● Problem
Rewrite the rows between the lines holding "How far away from" and "Relative to the", inclusive, putting "distance" wherever "measured separation" appears and leaving everything else the same.
.....
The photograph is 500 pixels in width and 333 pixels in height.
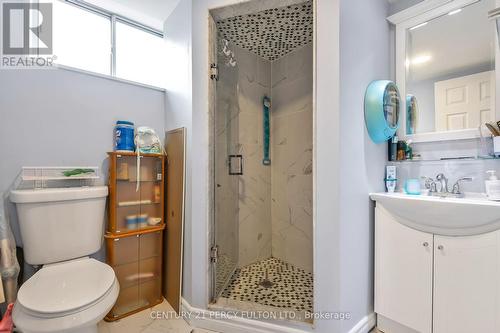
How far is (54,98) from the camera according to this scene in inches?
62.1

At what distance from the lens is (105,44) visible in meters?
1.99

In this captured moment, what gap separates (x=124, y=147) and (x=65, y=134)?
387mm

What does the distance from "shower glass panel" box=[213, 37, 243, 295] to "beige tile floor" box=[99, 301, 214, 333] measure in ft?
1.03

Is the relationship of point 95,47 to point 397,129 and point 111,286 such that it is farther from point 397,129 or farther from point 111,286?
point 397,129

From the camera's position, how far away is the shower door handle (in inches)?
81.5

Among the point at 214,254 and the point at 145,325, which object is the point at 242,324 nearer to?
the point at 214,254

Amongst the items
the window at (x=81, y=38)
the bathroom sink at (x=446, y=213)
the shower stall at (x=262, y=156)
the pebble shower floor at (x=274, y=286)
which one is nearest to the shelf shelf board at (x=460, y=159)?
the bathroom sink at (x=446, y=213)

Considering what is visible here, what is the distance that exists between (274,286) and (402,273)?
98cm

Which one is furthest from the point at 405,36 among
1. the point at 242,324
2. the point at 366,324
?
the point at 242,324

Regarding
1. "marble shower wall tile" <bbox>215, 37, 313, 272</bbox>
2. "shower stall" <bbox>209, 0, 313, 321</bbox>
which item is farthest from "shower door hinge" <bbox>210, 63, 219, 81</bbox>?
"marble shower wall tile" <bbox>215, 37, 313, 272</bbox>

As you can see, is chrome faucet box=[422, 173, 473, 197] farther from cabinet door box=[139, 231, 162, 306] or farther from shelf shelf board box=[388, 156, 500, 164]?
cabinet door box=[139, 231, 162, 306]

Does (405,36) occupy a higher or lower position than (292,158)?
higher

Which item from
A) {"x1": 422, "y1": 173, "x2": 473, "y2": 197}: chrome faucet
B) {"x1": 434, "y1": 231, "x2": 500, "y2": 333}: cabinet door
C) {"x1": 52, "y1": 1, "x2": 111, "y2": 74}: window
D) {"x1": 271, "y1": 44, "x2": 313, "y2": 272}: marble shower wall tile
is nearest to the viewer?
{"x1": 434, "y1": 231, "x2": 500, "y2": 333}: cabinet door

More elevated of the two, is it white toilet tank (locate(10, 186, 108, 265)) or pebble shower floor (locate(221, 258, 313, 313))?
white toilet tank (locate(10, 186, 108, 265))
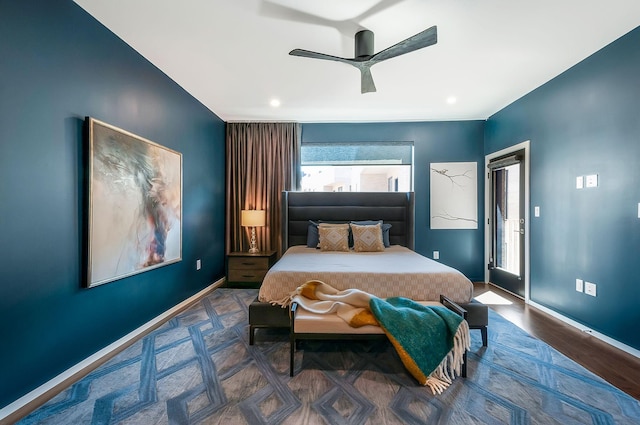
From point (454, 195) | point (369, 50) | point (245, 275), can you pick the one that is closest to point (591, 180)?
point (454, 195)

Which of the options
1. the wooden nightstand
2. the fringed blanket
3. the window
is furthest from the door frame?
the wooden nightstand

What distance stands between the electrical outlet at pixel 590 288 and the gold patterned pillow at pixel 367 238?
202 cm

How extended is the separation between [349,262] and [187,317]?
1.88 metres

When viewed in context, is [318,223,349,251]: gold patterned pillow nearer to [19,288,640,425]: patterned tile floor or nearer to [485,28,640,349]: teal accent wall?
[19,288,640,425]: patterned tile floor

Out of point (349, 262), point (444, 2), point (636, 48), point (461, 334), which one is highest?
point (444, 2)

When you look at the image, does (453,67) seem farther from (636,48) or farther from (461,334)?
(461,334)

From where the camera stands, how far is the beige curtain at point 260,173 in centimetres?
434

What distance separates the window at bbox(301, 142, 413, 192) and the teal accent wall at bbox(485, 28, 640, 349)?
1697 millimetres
.....
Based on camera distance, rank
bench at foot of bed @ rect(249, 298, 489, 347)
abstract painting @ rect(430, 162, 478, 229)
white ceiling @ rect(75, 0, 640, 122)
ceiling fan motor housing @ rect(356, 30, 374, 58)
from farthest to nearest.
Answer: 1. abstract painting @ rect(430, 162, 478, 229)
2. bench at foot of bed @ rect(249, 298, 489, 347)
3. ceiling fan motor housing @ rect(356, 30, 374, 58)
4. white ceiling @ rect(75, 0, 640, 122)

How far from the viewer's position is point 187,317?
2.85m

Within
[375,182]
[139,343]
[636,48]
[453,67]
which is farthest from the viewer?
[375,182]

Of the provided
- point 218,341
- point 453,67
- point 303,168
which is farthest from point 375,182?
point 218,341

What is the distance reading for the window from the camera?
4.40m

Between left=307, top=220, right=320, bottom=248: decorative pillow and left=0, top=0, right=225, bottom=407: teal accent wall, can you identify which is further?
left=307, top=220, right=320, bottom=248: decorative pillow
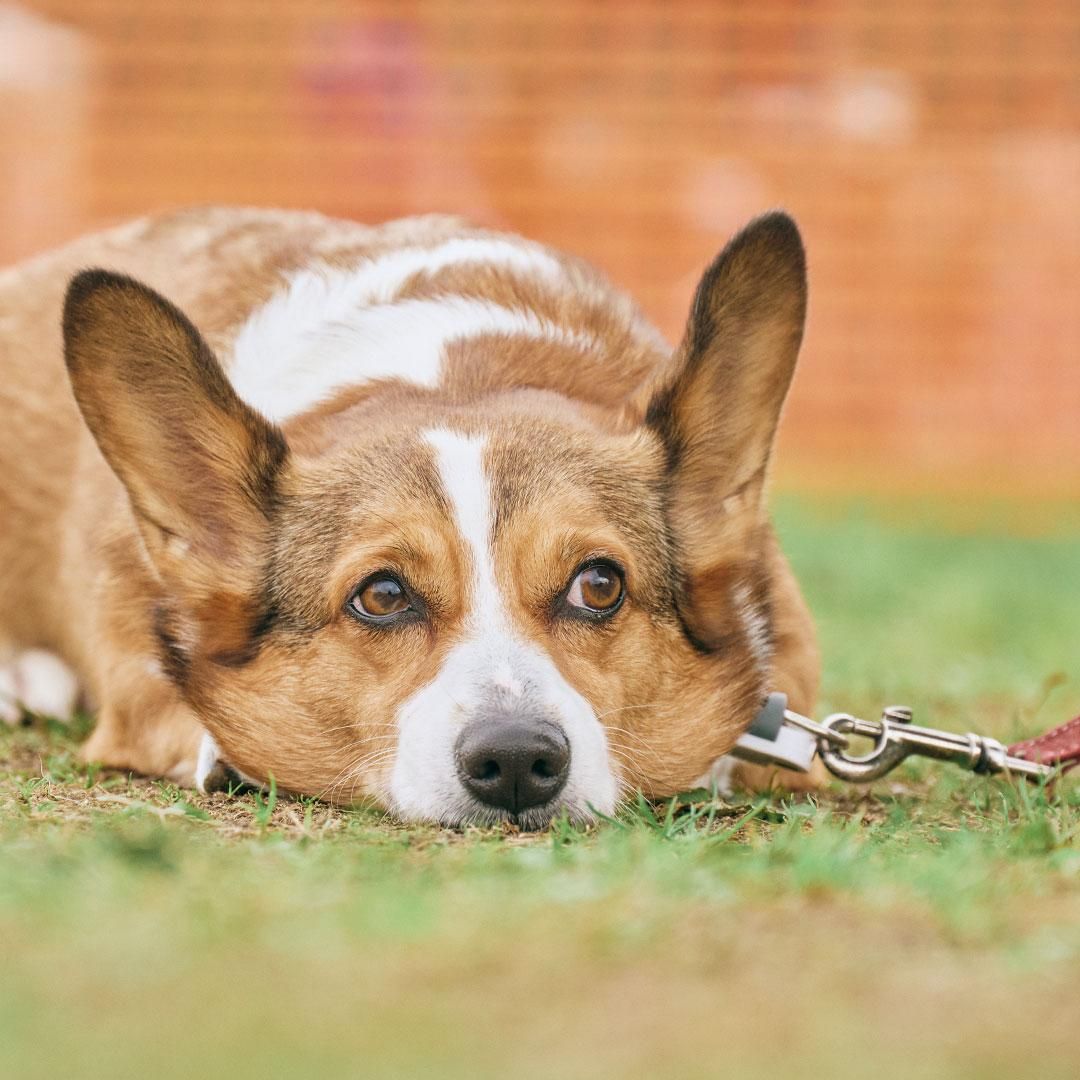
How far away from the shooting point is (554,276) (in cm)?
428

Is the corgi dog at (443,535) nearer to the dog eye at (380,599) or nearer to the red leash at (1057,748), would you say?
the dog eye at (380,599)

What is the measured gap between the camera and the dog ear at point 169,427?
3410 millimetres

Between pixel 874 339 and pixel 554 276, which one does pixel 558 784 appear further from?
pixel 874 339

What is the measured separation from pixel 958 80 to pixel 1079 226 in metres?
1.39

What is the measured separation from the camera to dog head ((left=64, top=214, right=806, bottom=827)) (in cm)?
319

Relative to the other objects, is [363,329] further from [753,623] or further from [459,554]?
.....
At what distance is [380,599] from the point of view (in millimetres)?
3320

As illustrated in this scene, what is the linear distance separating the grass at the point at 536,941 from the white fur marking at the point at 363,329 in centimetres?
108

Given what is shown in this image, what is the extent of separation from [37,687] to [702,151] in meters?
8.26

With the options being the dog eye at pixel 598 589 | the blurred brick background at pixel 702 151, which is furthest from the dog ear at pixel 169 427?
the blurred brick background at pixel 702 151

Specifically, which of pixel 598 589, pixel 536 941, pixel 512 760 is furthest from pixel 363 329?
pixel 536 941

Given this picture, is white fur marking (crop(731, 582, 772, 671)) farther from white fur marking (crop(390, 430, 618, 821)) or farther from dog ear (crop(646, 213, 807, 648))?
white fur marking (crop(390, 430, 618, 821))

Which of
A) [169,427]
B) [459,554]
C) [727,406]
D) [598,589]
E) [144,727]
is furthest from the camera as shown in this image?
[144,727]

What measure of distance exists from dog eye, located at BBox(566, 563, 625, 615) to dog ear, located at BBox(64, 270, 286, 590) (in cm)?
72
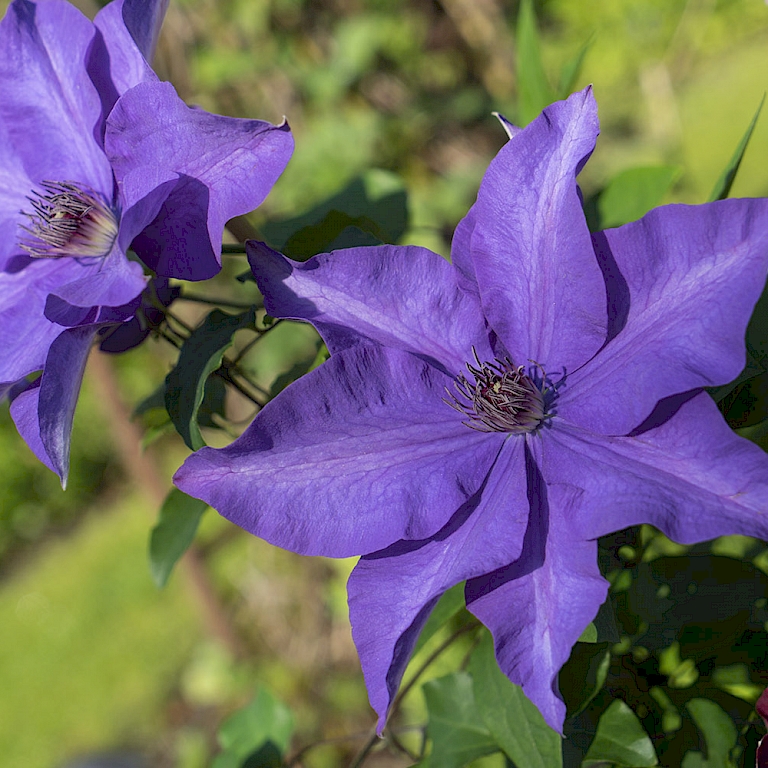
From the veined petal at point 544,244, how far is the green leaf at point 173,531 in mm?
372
.....
● Written solution
How far away from the shooting point is (554,276) (in cm)?
428

Is the corgi dog at (443,535) nearer to the dog eye at (380,599) or nearer to the red leash at (1057,748), would you say?
the dog eye at (380,599)

What is the measured gap between the camera and the dog ear at point 169,427?
3410 millimetres

Between pixel 874 339 and pixel 554 276, which one does pixel 558 784 appear further from?
pixel 874 339

What is the distance from pixel 958 80 to pixel 1079 226 in metres?
1.39

What is the distance from the camera to dog head ((left=64, top=214, right=806, bottom=827)) (in cm)?
319

Relative to the other objects, is [363,329] further from [753,623] or further from [459,554]?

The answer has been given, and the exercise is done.